A Robot's Guide to Singing

Published: Apr 2, 2024

The human voice production system can be organized into three different subsystems:

  • Generator
  • Vibrator
  • Resonator

The generator provides the energy for the vibrator which creates frequencies that travel through the resonator. We’ll navigate deeper into the role and mechanics of each of the subsystems later. Naturally there is interplay between these systems, however for optimal navigation of an individual’s vocal output space one should be precise in which subsystem variables to modify.

In addition, the whole system functions best when unmitigated by unrelated tissue and muscle. At best, this is accomplished by proper alignment of the skeletal system.

There is a tendency during vocalization for modifications to the voice production system that have no effect relating to the desired output. These superfluous modifications can even have a negative impact. It is important to be aware of extraneous actuations.

Generator

In the human body, the generator consists of all the structures below the larynx/vocal folds. The goals of this system is two fold:

  • Maximize lung volume to maximize the quantity of sound generating mass
  • Manage subglottal breath pressure to maximize efficiency of sound generating mass

Both goals can be accomplished by proper utilization of the skeletal-muscle system associated with the lungs.

It can be beneficial to imagine lung volume as a cylinder where the intercostals and obliques modify the radius of said cylinder and the abdominis and diaphragm manage the height. Naturally the analog reality of the skeletal-muscle system doesn’t perfectly align with this description, but it is a good mental model to simplify the purpose of the generator subsystem.

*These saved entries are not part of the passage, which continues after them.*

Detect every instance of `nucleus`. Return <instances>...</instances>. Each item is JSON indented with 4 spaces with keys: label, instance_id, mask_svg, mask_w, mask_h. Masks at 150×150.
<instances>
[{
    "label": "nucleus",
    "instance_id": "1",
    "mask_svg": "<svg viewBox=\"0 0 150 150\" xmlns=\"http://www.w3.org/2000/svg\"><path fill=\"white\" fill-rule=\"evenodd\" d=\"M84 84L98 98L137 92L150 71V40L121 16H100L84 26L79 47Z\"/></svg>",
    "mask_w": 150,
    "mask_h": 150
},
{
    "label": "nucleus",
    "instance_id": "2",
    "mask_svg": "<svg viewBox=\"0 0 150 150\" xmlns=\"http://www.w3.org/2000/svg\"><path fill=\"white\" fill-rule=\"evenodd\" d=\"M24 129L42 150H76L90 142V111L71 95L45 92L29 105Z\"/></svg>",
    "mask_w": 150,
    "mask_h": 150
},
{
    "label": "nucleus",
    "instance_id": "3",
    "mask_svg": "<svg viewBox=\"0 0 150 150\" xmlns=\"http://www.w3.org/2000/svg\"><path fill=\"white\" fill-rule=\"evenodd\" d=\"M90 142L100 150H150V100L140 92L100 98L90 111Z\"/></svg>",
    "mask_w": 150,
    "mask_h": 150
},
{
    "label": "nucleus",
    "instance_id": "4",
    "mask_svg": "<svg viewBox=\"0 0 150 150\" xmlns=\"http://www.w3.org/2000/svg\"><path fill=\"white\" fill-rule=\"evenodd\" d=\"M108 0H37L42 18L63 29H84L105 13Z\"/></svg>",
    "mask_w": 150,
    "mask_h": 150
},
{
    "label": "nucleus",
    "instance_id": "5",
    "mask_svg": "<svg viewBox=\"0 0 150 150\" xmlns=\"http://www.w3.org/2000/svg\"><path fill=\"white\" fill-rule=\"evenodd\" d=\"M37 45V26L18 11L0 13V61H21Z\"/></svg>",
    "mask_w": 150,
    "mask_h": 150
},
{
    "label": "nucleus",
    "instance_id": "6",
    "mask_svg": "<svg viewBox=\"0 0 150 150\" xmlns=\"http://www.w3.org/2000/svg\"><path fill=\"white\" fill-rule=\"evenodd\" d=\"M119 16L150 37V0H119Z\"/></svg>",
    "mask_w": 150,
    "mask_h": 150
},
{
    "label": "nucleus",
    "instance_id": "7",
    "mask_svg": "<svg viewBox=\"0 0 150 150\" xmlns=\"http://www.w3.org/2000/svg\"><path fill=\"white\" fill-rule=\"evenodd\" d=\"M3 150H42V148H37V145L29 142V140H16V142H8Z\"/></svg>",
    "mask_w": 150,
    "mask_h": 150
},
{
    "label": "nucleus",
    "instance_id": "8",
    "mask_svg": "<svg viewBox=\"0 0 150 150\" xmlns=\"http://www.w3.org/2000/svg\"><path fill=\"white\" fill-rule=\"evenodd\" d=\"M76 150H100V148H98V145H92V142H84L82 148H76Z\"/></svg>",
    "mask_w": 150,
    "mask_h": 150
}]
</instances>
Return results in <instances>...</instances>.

During typical autonomous breathing, the shoulders elevate during inhalation and settle during exhalation. This engages the upper trapezius, neck, and shoulder muscles, which can limit laryngeal mobility and stability.

For brevity’s sake, we won’t be exhaustive on the interplay between the vocal production systems. It is sufficient to be conscious of how the skeletal-muscle system can interact with multiple systems of voice production.

Vibrator

In the human body, the vibrator consists of the vocal folds which are located in the larynx. The vocal folds function similar to a reed in woodwind instruments, however instead of varying the length of the air column as you would in a clarinet, the human modifies the length and tension of the vocal folds. The goal of the vibrator system is to generate frequencies for use by the resonator subsystem.

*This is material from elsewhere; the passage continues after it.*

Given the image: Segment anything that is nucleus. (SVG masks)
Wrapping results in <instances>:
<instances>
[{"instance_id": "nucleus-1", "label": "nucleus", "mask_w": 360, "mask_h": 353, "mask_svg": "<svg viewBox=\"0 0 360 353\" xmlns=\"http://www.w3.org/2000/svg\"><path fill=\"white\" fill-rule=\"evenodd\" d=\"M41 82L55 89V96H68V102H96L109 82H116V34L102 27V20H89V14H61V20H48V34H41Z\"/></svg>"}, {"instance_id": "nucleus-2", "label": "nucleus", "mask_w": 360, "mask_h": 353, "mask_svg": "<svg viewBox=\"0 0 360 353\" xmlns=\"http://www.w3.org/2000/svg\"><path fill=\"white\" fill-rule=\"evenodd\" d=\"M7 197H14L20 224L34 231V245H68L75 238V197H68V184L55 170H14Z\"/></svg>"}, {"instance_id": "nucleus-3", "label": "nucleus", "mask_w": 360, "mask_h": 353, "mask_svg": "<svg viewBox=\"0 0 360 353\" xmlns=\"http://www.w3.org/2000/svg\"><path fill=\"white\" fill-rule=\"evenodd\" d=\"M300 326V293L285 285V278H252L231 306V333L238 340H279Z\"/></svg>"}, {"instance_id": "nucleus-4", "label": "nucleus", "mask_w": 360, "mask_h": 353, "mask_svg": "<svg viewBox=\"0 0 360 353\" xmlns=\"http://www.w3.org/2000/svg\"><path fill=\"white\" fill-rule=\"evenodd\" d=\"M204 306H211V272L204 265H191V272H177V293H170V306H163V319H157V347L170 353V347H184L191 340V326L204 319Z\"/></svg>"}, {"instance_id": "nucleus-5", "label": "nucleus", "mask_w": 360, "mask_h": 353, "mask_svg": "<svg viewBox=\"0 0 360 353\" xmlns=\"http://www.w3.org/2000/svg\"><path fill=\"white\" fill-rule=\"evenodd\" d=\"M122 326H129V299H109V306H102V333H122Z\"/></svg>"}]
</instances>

Elongating the vocal folds produces higher pitches, shortening them lowers the pitch. Thickening the vocal folds results in heavier registration whilst thinning them lightens the registration. One can imagine thinner vocal folds to produce near sinusoidal wave forms, whilst the thicker folds will have lower frequency harmonics.

Contraction of the thyroarytenoid shortens and thickens the vocal folds. Conversely, contraction of the cricoarytenoid lengthens and thins the vocal folds. Together these are an agonist-antagonist pair not dissimilar to the relationship between the quadriceps and the hamstring.

There are vocal modalities beyond that of our typical range. We’ll speak only to falsetto which is a vocal register above our range. The machinations for producing tones in the falsetto register differ than normal and vary in each human. The common property between the methods of production is that only the edge of the nearly or completely shut vocal folds vibrates. This differs from vibrations in the normal vocal register which occur along the entire vocal fold. For the curious reader, other modalities include the vocal fry and whistle registers. It is beneficial to practice the blending of modalities for smooth transitions between them.

Note that the vocal folds have no sensory mechanisms; Damage cannot be felt, it can only be heard. As a corollary, during singing pain should not be felt.

Resonator

In the human body, the resonator consists of all the structures above the vocal folds/larynx. This includes the throat, tongue, mouth, and nasal cavity. The structure of the resonator creates the unique qualities of a voice and enables the distinct qualities of language. The goals of this system depends on the desired output qualities of the vocal production system.

We can optimize the functionality of the internal cavities of the subsystem by maximizing its volume. This will give us more options for modifications in the space. This can be accomplished in a myriad of ways; For now, we’ll note the most culturally familiar option of emulating a yawn by raising the soft palate, and lowering the tongue and jaw (without substantially limiting laryngeal mobility). Note that we are maximizing our options for vocal production, during production we have the choice of anything within our capabilities.

Other prominent structures in the resonator subsystem are the lips and teeth, which are controlled by facial muscles and the jaw respectively.

It should be noted that our ability to hear ourselves is impossible. Evaluation of tonal quality can only be performed by an external listener.

Disadvantages of the Human Creature

One draw back of managing the human vocal production system is that some necessary machinations are not directly accessible from the brain. Previous literature suggests that such machinations can be accessed through “mental imagery”, but the correlation between images and their mechanical output must be derived on a case-by-case basis.